The Echigo-Tsumari region has about 200 communities, with populations ranging from a few to thousands in size. Only two communities participated in the last Triennial, while this time over 50 communities are fully committed and collaborated with artists in their own customs with great enthusiasm. This is a new beginning.

Aged people occupy one forth of the population of 76,000 total of the six municipalities of the region. I am excited to tell you that 'Real Lear' is a play performed by old people themselves, and 'White Project' is a project where many of the aged have participated. I believe the existence of old people is a positive element to the regional power and should be used for regional revitalization.

In addition to local festivities, there will be many events programmed during the Triennial. This proves that fine art has started to build strong connection with other cultural fields. Also the events will be linked to local festivals.

This Triennial is also featured by participation of 20 architects and 30 university laboratories. The Triennial provides these students with an opportunity to learn what site-specific art is and how hard, dynamic and pleasant it is to work with local people, an experience which will in turn lead them to teach children in the future what they have learned in Tsumari.

'Ryokan Ball' is a game of hide-and-seek game in satoyama that visitors can play in a natural setting. Following the example of 'Ryokan', a Niigata-born priest of the 17th century, who played hide-and-seek with children in Satoyama, please join in 'Ryokan Ball' and enjoy the sunsets of summer in Tsumari.

With numerous art projects functioning as opportunities to revitalize the region, three architectural projects called 'Stages' have been completed as footholds for regional development: 'Echigo-Tsumari Exchange Center: Kinare', 'Matsudai Snow-Land Agrarian Culture Center', 'Echigo-Matsunoyama Museum of Natural Science'. Each architectural project is equipped with devices designed to become core facilities for the region.

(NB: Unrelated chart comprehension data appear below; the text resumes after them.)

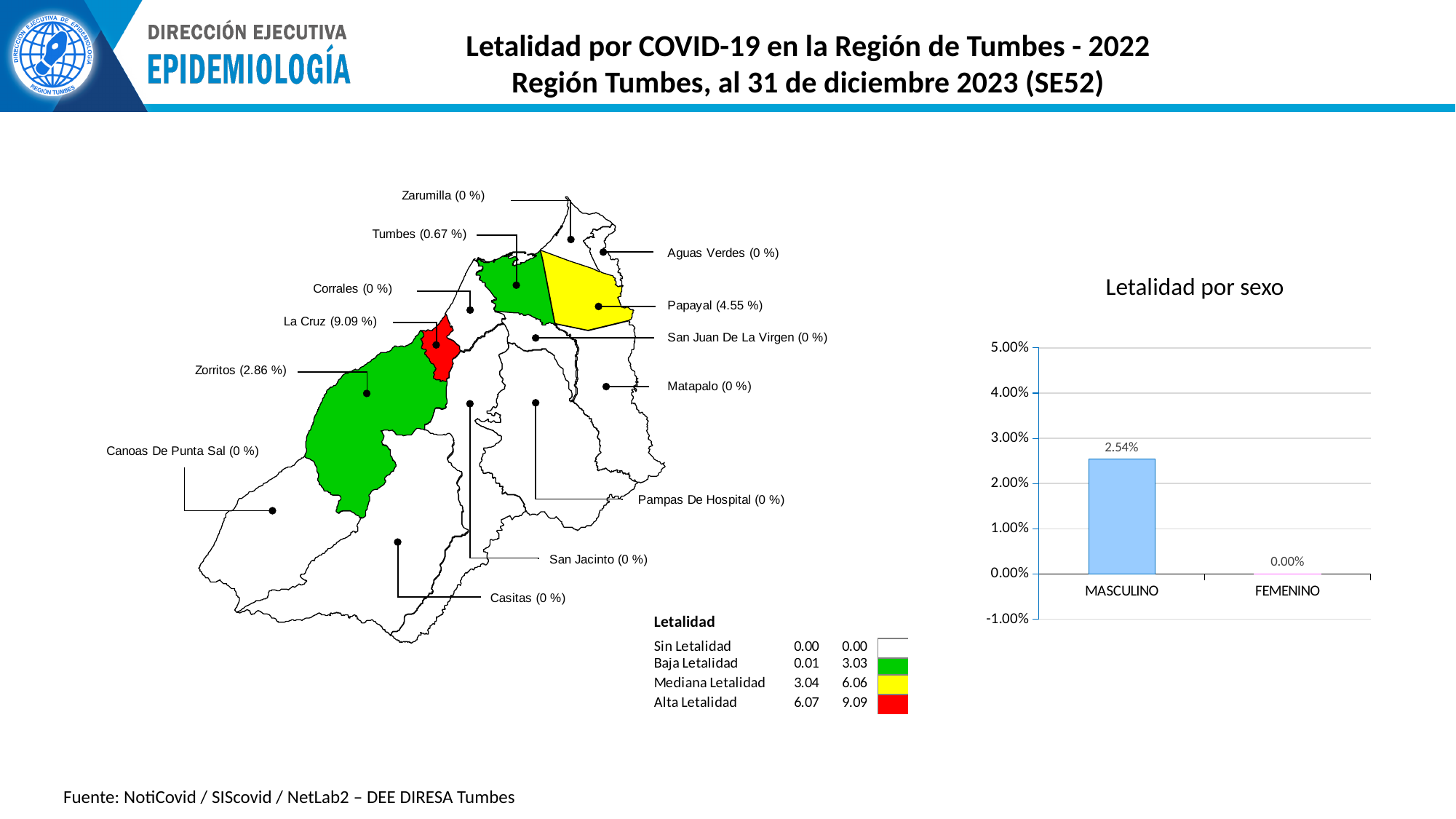
In the 'Letalidad por sexo' chart, what is the difference between the MASCULINO and FEMENINO values? 2.54% On the map, which is larger: the lethality value for Zorritos or for Tumbes? Zorritos On the map, which district has the highest lethality value? La Cruz (9.09 %) In the 'Letalidad por sexo' chart, which category has the lowest value? FEMENINO On the map, what is the lethality value shown for Papayal? 4.55 % In the 'Letalidad por sexo' chart, is the value for MASCULINO greater or less than 3.00%? less What is the title of the chart on the right side of the slide? Letalidad por sexo In the 'Letalidad por sexo' chart, what is the value for FEMENINO? 0.00% In the 'Letalidad por sexo' chart, what is the value for MASCULINO? 2.54% In the 'Letalidad por sexo' chart, which category has the highest value? MASCULINO What kind of chart is 'Letalidad por sexo'? bar chart How many categories are shown in the 'Letalidad por sexo' chart? 2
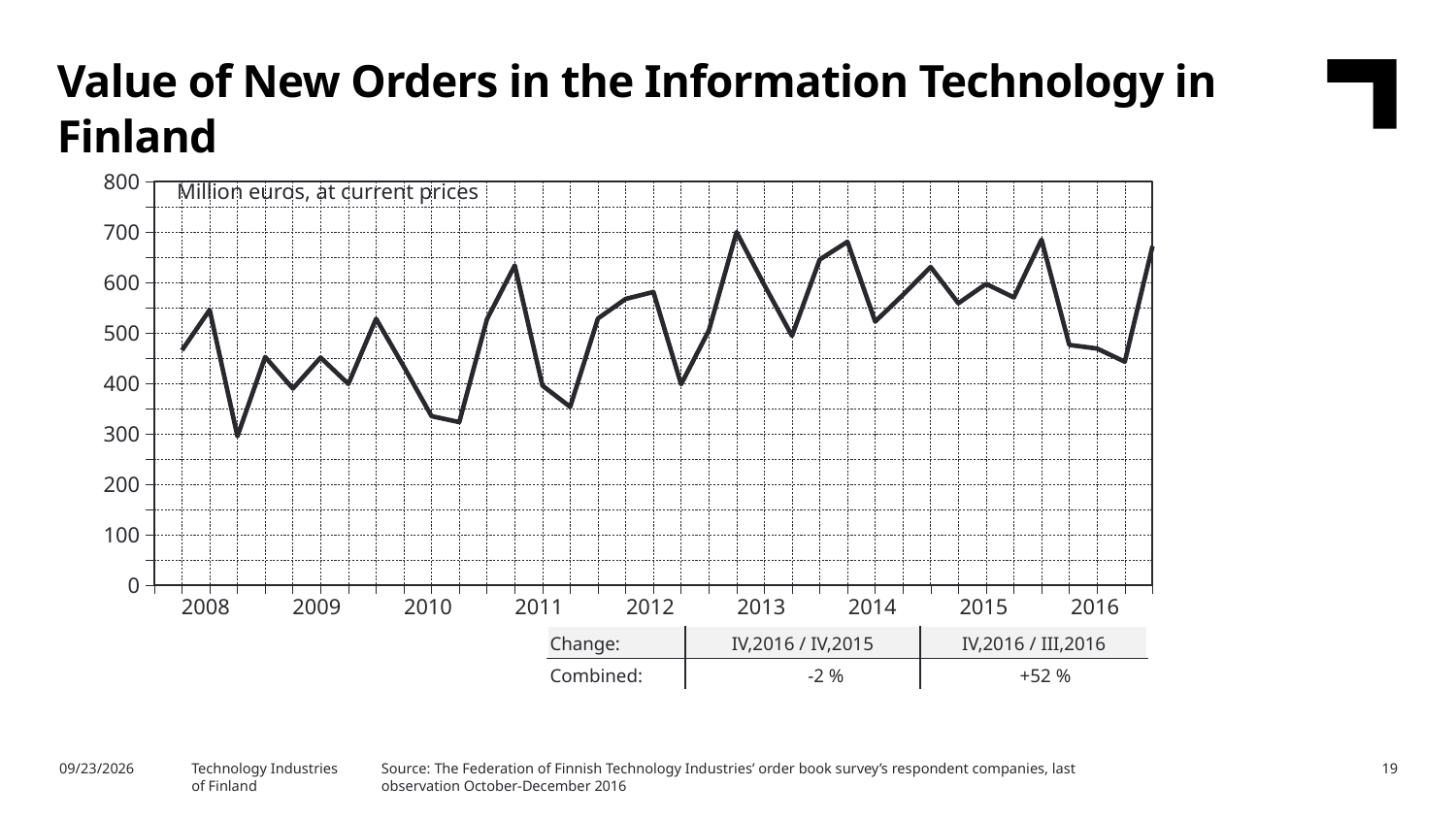
How many years are labelled on the x axis of the chart? 9 In what unit are the values on the chart expressed, according to the label inside the plot area? Million euros, at current prices What kind of chart is shown on the slide? line chart What is the combined change for IV,2016 / III,2016 shown in the table below the chart? +52 % In which year does the line reach its lowest point? 2008 What is the combined change for IV,2016 / IV,2015 shown in the table below the chart? -2 % Is the low point of the line in 2010 greater or less than 400? less Is the last plotted value in 2016 greater or less than 600? greater What is the highest value shown on the y axis of the chart? 800 Is the peak of the line in 2013 greater or less than 600? greater What is the title of the chart? Value of New Orders in the Information Technology in Finland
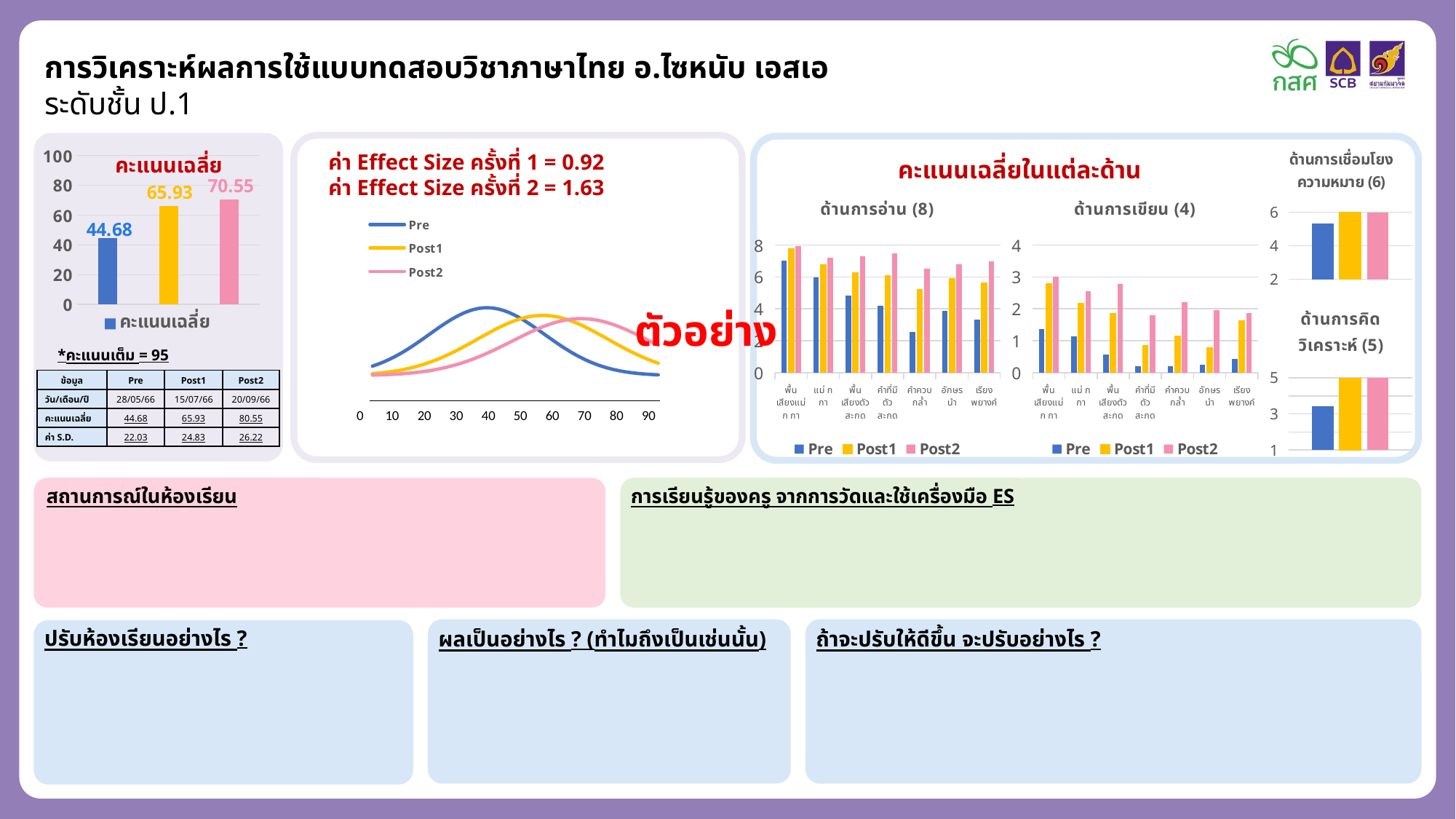
In the คะแนนเฉลี่ย bar chart on the left, which bar is the highest? Post2 In the คะแนนเฉลี่ย bar chart on the left, what is the value of the Post1 bar? 65.93 In the คะแนนเฉลี่ย bar chart on the left, which bar is the lowest? Pre In the คะแนนเฉลี่ย bar chart on the left, how many bars are plotted? 3 What kind of chart is the คะแนนเฉลี่ย chart on the left? bar chart In the คะแนนเฉลี่ย bar chart on the left, what is the value labelled on the Post2 (pink) bar? 70.55 In the คะแนนเฉลี่ย bar chart on the left, what is the value of the Pre bar? 44.68 In the middle chart with the Pre, Post1 and Post2 curves, how many series does the legend list? 3 What kind of chart is the middle chart showing the Pre, Post1 and Post2 curves? line chart In the ด้านการอ่าน (8) chart, is the Pre value for พื้นเสียงแม่ ก กา greater or less than 6? greater In the คะแนนเฉลี่ย bar chart on the left, what is the difference between the Post1 value and the Pre value? 21.25 In the ด้านการเขียน (4) chart, is the Pre value for คำที่มีตัวสะกด greater or less than 1? less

The Stages are about to start their activities after many trial and error and detailed examination the specialists, inhabitants, local government and Kohebitai over several years. They will develop to become public facilities, the like of which has never been seen before. They will be stages for developing networks and for connecting local tasks to universal tasks of civilizations.

We would be delighted if you could experience this art in its role as mediator between 'place and people' 'people and people'. We will feel we have succeeded if you can sense, through the art our network that tries to go beyond 'region', 'generation' and 'genre', in the process of making a your satoyama trip around Tsumari. Guided by the artworks, please try to feel it with all your five senses. Human beings are a part of nature. Resonating with the earth, Art, with the physiological intuition of artists that is connected to nature. All this is looking forward to encountering you.

Born in Africa far hundred thousands years ago, our ancestors went north to the Himarayas and came down to this archipelago. Pioneers of Jomon period settled in this region and explored their culture of flame-shaped earthenware. And they cultivated the Shinano Basin for 1500 years and turned it into the top rice-producing region in Japan. Now, the rice fields are dying.

Culture was born by cultivating the earth. In the twilight of civilization now, we must burn a fire and let it burn enough to guide a tiny boat drifting in the Japan Sea to where our spirit exists.